Caravelle Epicée is one of the best spicy fragrances I have tried, if not the best. It’s wellcrafted and balanced, comfortable, feels very natural, as the percieved notes where the real spices and wood. Caravelle Epicée is a fragrance which creates images and makes the wearer daydreaming of sailing ships carrying its precious cargo over the oceans or about elegant art noveau ladies. There is something in the overall impresson that reminds me of a sort of soft Opium by Yves Saint Laurent but with much more spices and without carantion and cloves. Also Idole by Lubin comes to my mind but that one is airier and somehow lighter, more of a sommer spicy fragrance.

As indicated above, Caravelle Epicée is perfect for winter, and espceially as a Christmas fragrance, with its delicious, spicy apperance. Sillage is close and longevity good, for a day at least.

Rating: 5

Notes: Nutmeg, coriander; chili pepper, pepper, caraway, guaiac wood, sandalwood, amber, patchouli, tobacco.

onsdag 12 december 2012

Ramón Monegal - Ambra di Luna

Picture: Mondaufgang am Meer (Moonrise over the sea)
oil on canvas, 1822 by Caspar David Friedrich
Ambra di Luna is a true oriental (amber) fragrance from the excellent Barcelonean perfumehouse Ramon Monegal. As all the perfumes of the house, Ambra di Luna is created by the founder and owner Ramon Monegal a perfumer with more than thirty years experience from creating perfumes.

Ambra di Luna starts with an accord that resembles the dry, paperlike, amber note in Trouble by Boucheron.After a while Ambra di Luna gets sweeter and the furry, animalic note that have been taken to an extreme (in a very positive way) in one of my all time favourite ambers L’Ombre Fauve by Parfumerie Générale, is lurking in the background. This dark, dirty note is balancing the sweetness. After a while also a decadent, on the verge of withering, jasminenote comes forward and togheter with the furry note and amber it creates an almost vintage part of the fragarance.

As it dries in the later stages an accord emerges which is similar to the bubblegum, amber accord in the sweet, contemporary amber, Jean Paul Gaultier 2 but in Ambra di Luna the pink bubblegum is just an accent in the ambery accord and not at all as strong and sweet as in JPG2. There is also a slight leathery impression when indulging the basenotes.

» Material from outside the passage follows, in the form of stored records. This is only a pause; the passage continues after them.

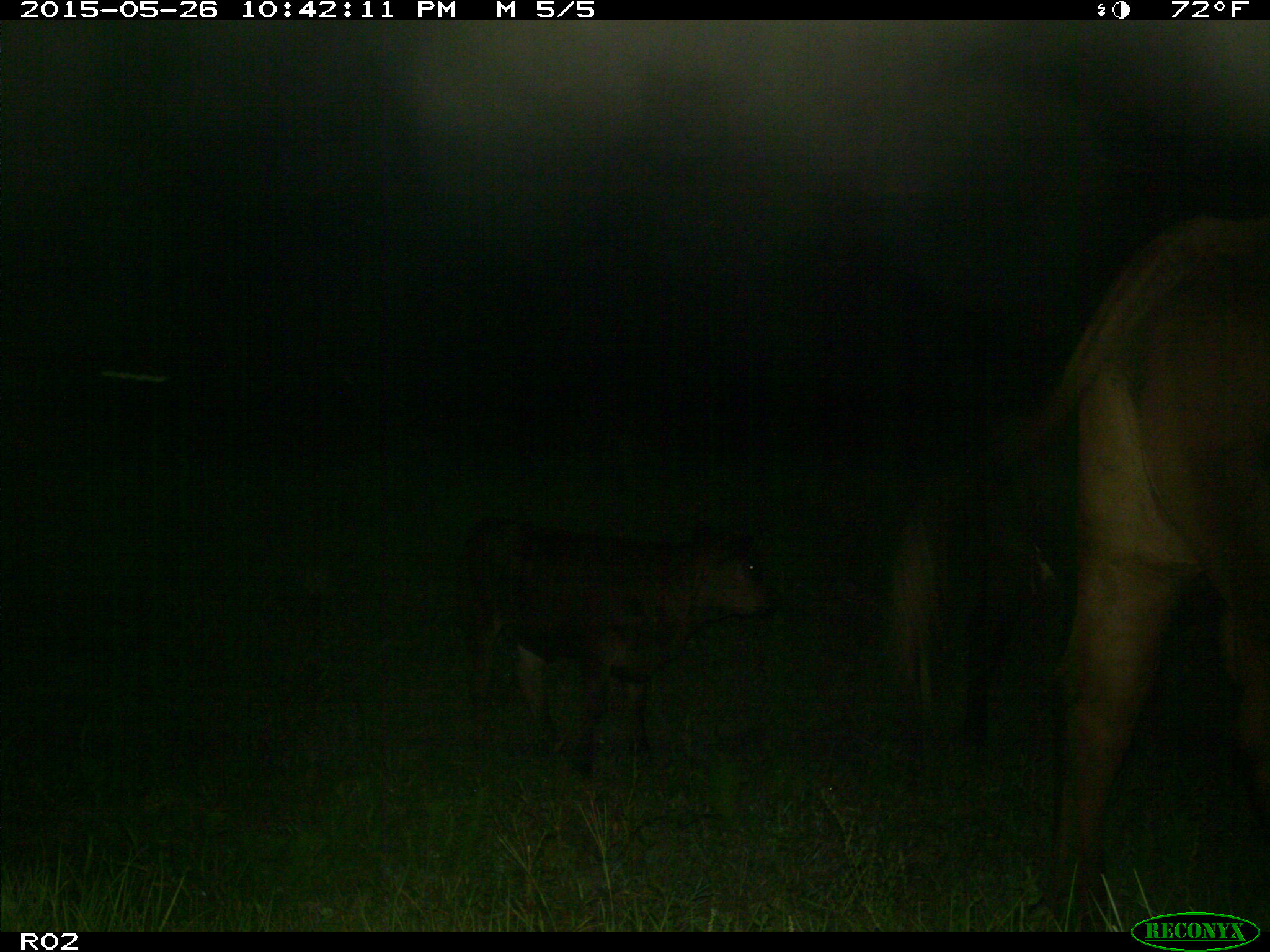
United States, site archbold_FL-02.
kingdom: Animalia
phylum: Chordata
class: Mammalia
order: Artiodactyla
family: Bovidae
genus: Bos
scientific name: Bos taurus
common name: domestic cow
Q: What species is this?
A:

Ambra di Luna has both classical, almost old fashioned phases, combined by contemporary, in the topnotes and in the early basenotes with the light bubblegum amber. As always with the Ramon Monegal perfumes, an interesting blend where the wearer could expect interesting twists during the whole dry down. Overall Ambra di Luna conveys the atmosphere that is present in music and paintings from the romantic era in the 19th century.

Ambra di Luna is not as powerful as most of the Ramón Monegal fragrances, but lasts more than a day anyway. The style is subdued, close to the skin, amber-animalic-resin-powder and Ambra di Luna is most distinctive to the wearer her/himself. This is a fragrance for the colder months, suitable both for daytime and eveningwear. On the unisexscale I think Ambra di Luna is a bit more feminine. Ambra di Luna is a must try for amber lovers!